Ruminant Diseases and Immunology Research Unit, USDA Agriculture Research Service, National Animal Disease Center, Ames, IA 50010.
Ruminant Diseases and Immunology Research Unit, USDA Agriculture Research Service, National Animal Disease Center, Ames, IA 50010; Oak Ridge Institute for Science and Education, Oak Ridge Associated Universities, Oak Ridge, TN 37830.
J Dairy Sci. 2019 May;102(5):4741-4754. doi: 10.3168/jds.2018-15267. Epub 2018 Sep 27.
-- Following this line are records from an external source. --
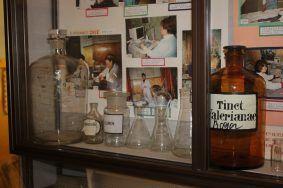 Стенд, посвященный аптечному производству. Фото: Мария Канина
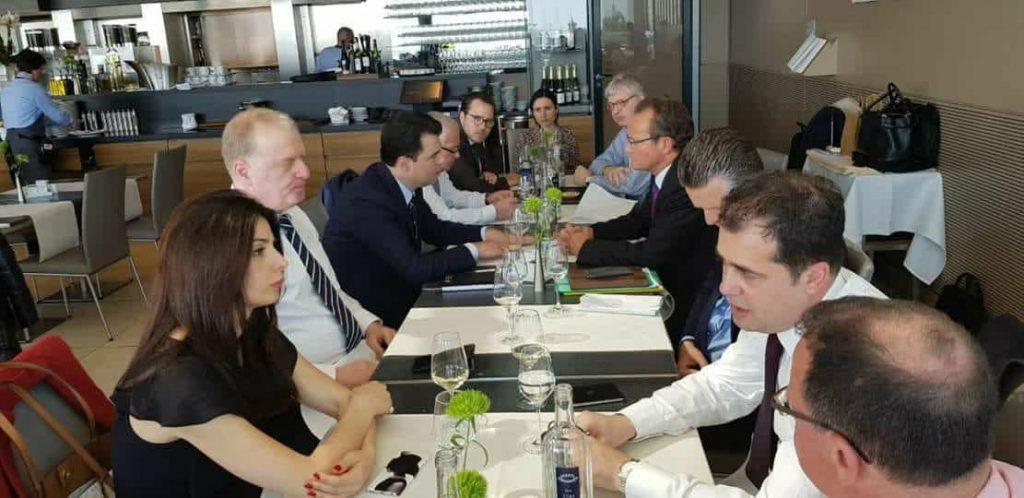 Njihuni me njeriun e paguar për të bllokuar negociatat për Shqipërinë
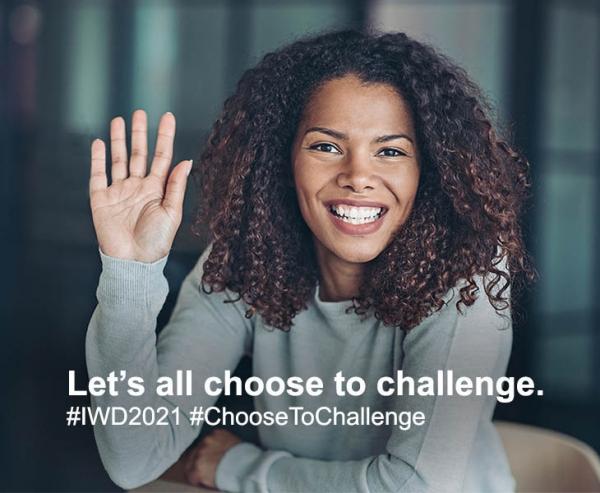 '#ChooseToChallenge' 캠페인에 참여한 시민들. ⓒIWD 2021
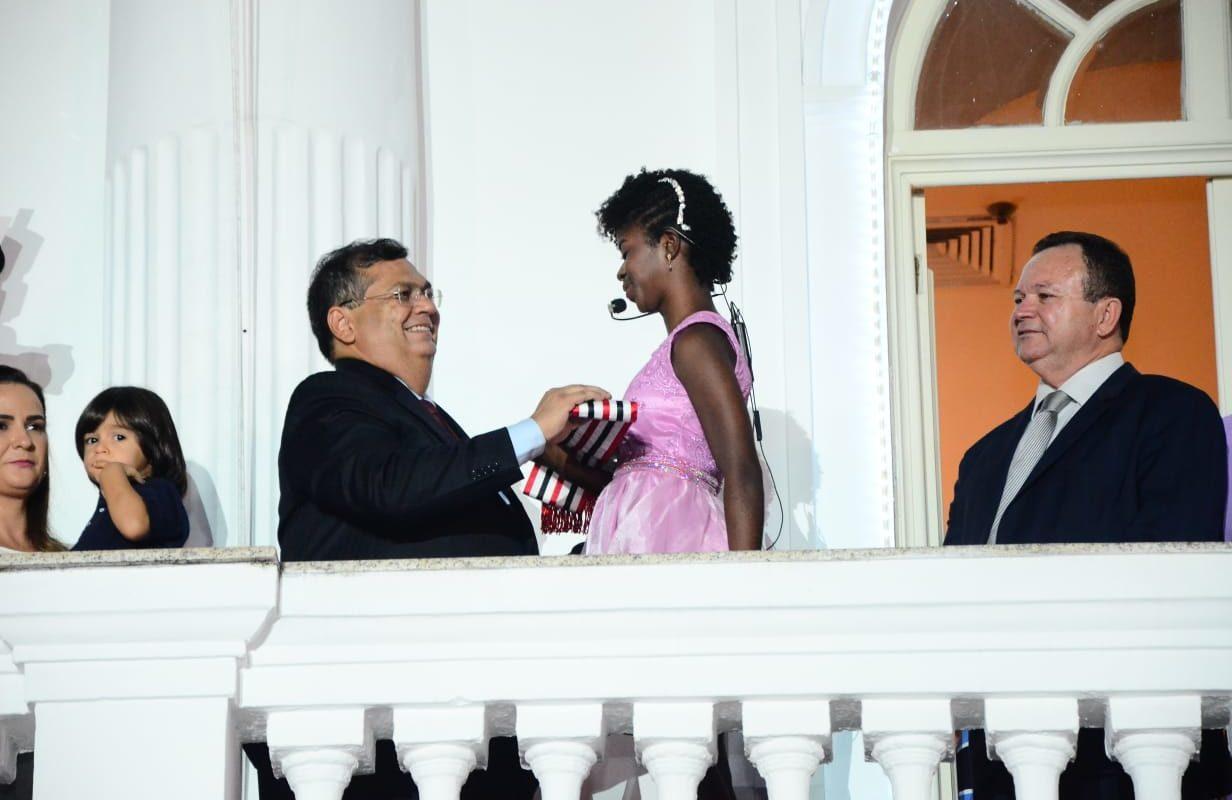 Governo Dino ignorou LGBTs e idosos em cerimônia de recondução
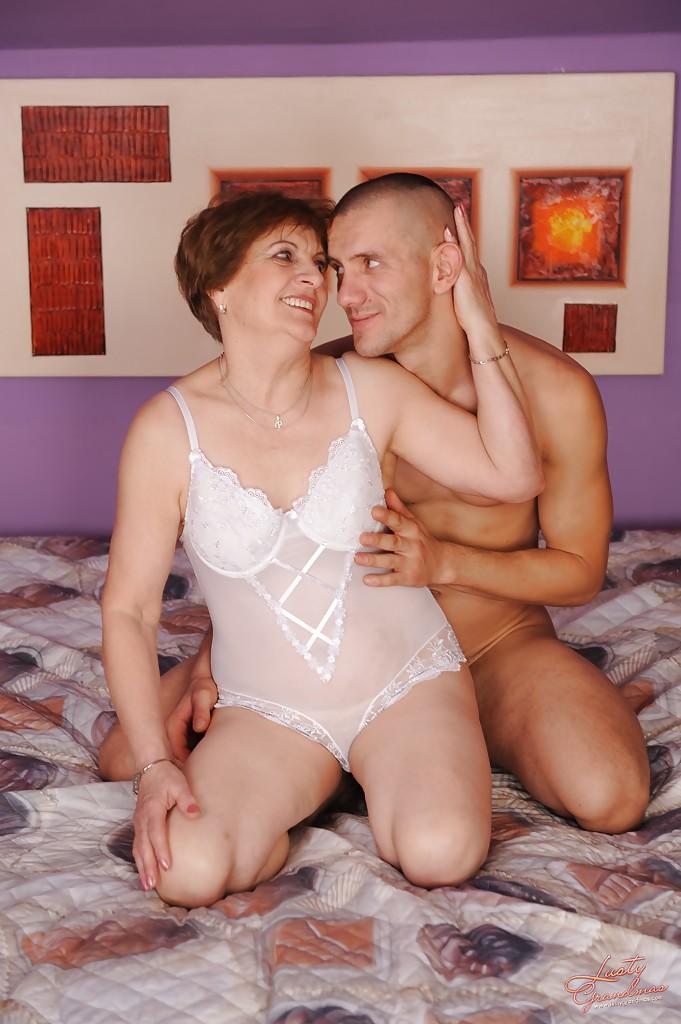 Бабуля и молодой любовник потрахались перед камерой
Sequencing the first genome took 15 yr and $3 billion to complete. Currently, a genome can be sequenced in a day for a few thousand dollars. Comparing the relative abundance of nearly every mRNA transcript and small RNAs from cells and tissues from different experimental conditions has become so easy that it can take longer to transfer the data between computers than to perform the experiment. Nucleotide sequencing techniques have become so sensitive that the greatest concern is not detecting a gene or transcript but rather, falsely identifying one. Better genome sequencing has led to more complete transcriptomic and proteomic databases and, combined with more sensitive instrumentation and separation techniques, is bringing us closer to detecting complete transcriptomes and proteomes. The promise of these powerful omics techniques is to lead us to new and unexpected connections between molecular processes in the context of animal health. This promise cannot be achieved without hypothesis-driven research that connects omics data with animal health experiments. Any researcher who wishes to invest the time and resources in omics experiments should be aware of the common pitfalls and limitations of these techniques so they can avoid these issues and maximize the use of these research tools. Several important questions must be asked: What is the quality of the databases and how they are annotated? Are the annotations based on experimental results or computational predictions? What assumptions are made by the analysis algorithms, and how will this affect the result? Finally, how can the research community use the vast amount of data being generated by omics experiments in ways to achieve the goals of better animal health and production (which is the promise of omics technologies)? Until the observations shown in omics data sets are used to achieve the goals of better animal health and production, the potential of omics technology will not be fully realized.
测序第一个基因组花费了 15 年时间和 30 亿美元才完成。如今,一天内花费几千美元就可以对一个基因组进行测序。比较不同实验条件下细胞和组织中几乎所有 mRNA 转录本和小 RNA 的相对丰度变得如此容易,以至于在计算机之间传输数据所需的时间可能比执行实验的时间还要长。核苷酸测序技术变得如此敏感,以至于最大的问题不是检测到一个基因或转录本,而是错误地识别出一个基因或转录本。更好的基因组测序导致了更完整的转录组和蛋白质组数据库,并且与更敏感的仪器和分离技术相结合,使我们更接近于检测完整的转录组和蛋白质组。这些强大的组学技术的承诺是在动物健康背景下为我们带来分子过程之间新的和意想不到的联系。如果没有将组学数据与动物健康实验联系起来的假设驱动研究,这一承诺就无法实现。任何希望投入时间和资源进行组学实验的研究人员都应该意识到这些技术的常见陷阱和局限性,以便他们能够避免这些问题并最大限度地利用这些研究工具。必须提出几个重要问题:数据库的质量如何,以及它们是如何注释的?注释是基于实验结果还是计算预测?分析算法做出了哪些假设,这将如何影响结果?最后,研究界如何以实现更好的动物健康和生产的目标(这是组学技术的承诺)来利用组学实验产生的大量数据?直到在组学数据集上的观察结果被用于实现更好的动物健康和生产的目标,组学技术的潜力才不会得到充分实现。